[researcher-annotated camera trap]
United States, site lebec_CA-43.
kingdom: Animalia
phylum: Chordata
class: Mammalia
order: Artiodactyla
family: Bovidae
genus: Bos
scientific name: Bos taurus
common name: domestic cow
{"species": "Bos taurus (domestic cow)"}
---+---
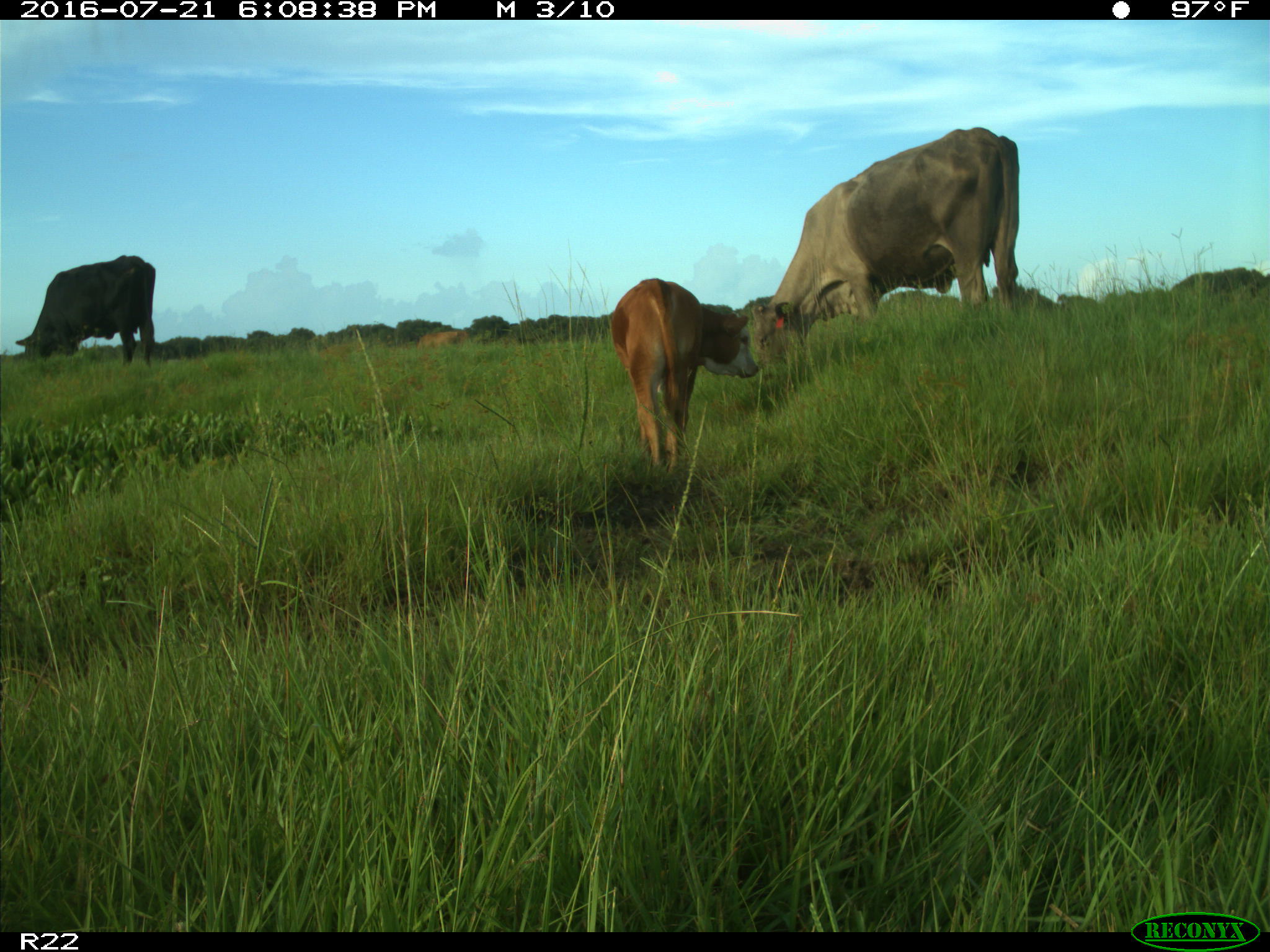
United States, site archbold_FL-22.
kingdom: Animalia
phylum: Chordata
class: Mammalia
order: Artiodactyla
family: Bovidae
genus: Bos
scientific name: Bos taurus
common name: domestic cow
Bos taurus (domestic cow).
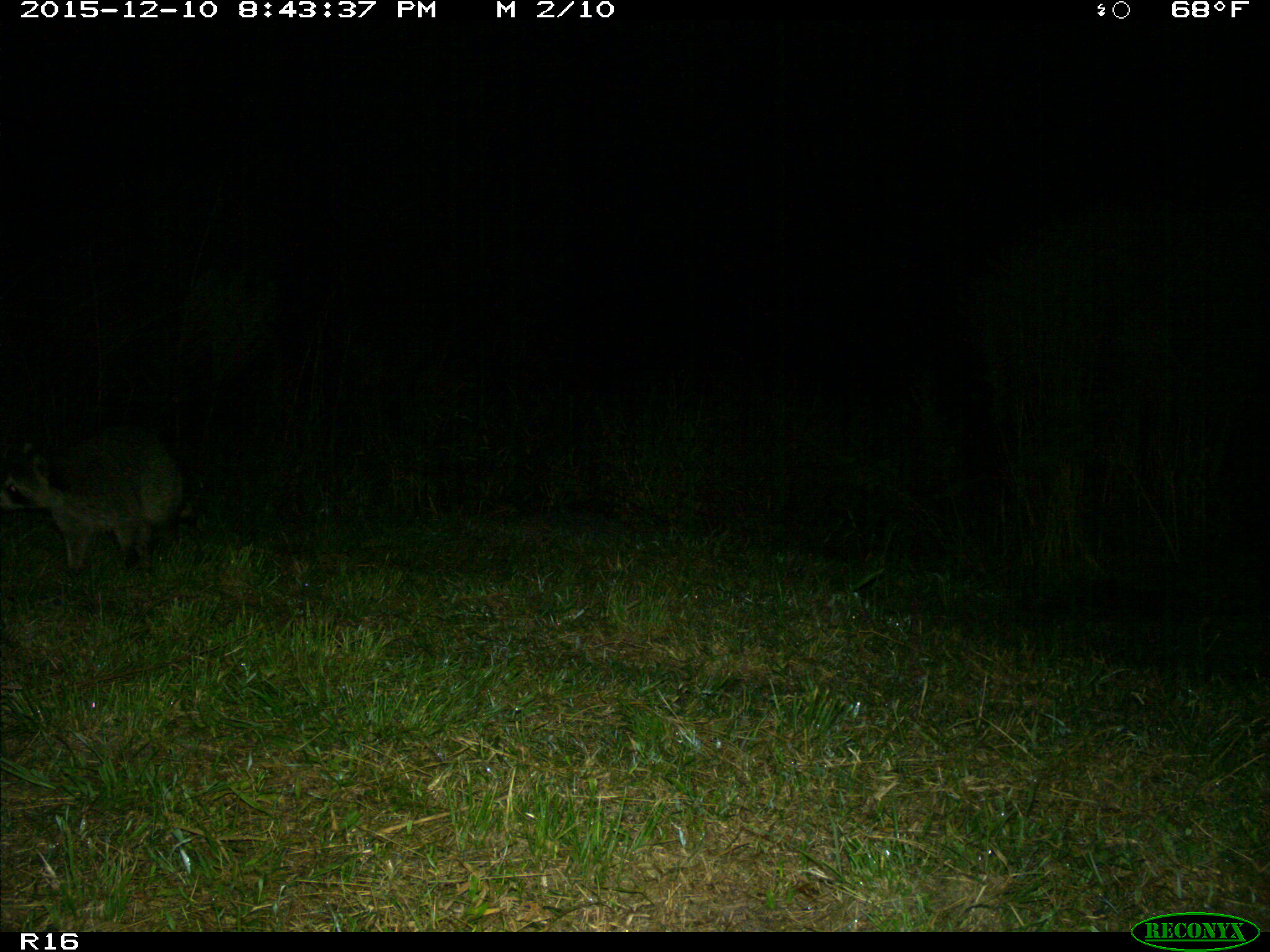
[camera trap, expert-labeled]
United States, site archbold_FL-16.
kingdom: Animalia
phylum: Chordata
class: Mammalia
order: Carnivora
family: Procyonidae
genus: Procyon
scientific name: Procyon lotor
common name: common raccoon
---+---
- [Problem description]:
With the line that has "United States, site archbold_FL-16." as the first and the line that has "common name: common raccoon" as the last, repeat exactly that run of lines above and no more.

- [Solution to the problem]:
United States, site archbold_FL-16.
kingdom: Animalia
phylum: Chordata
class: Mammalia
order: Carnivora
family: Procyonidae
genus: Procyon
scientific name: Procyon lotor
common name: common raccoon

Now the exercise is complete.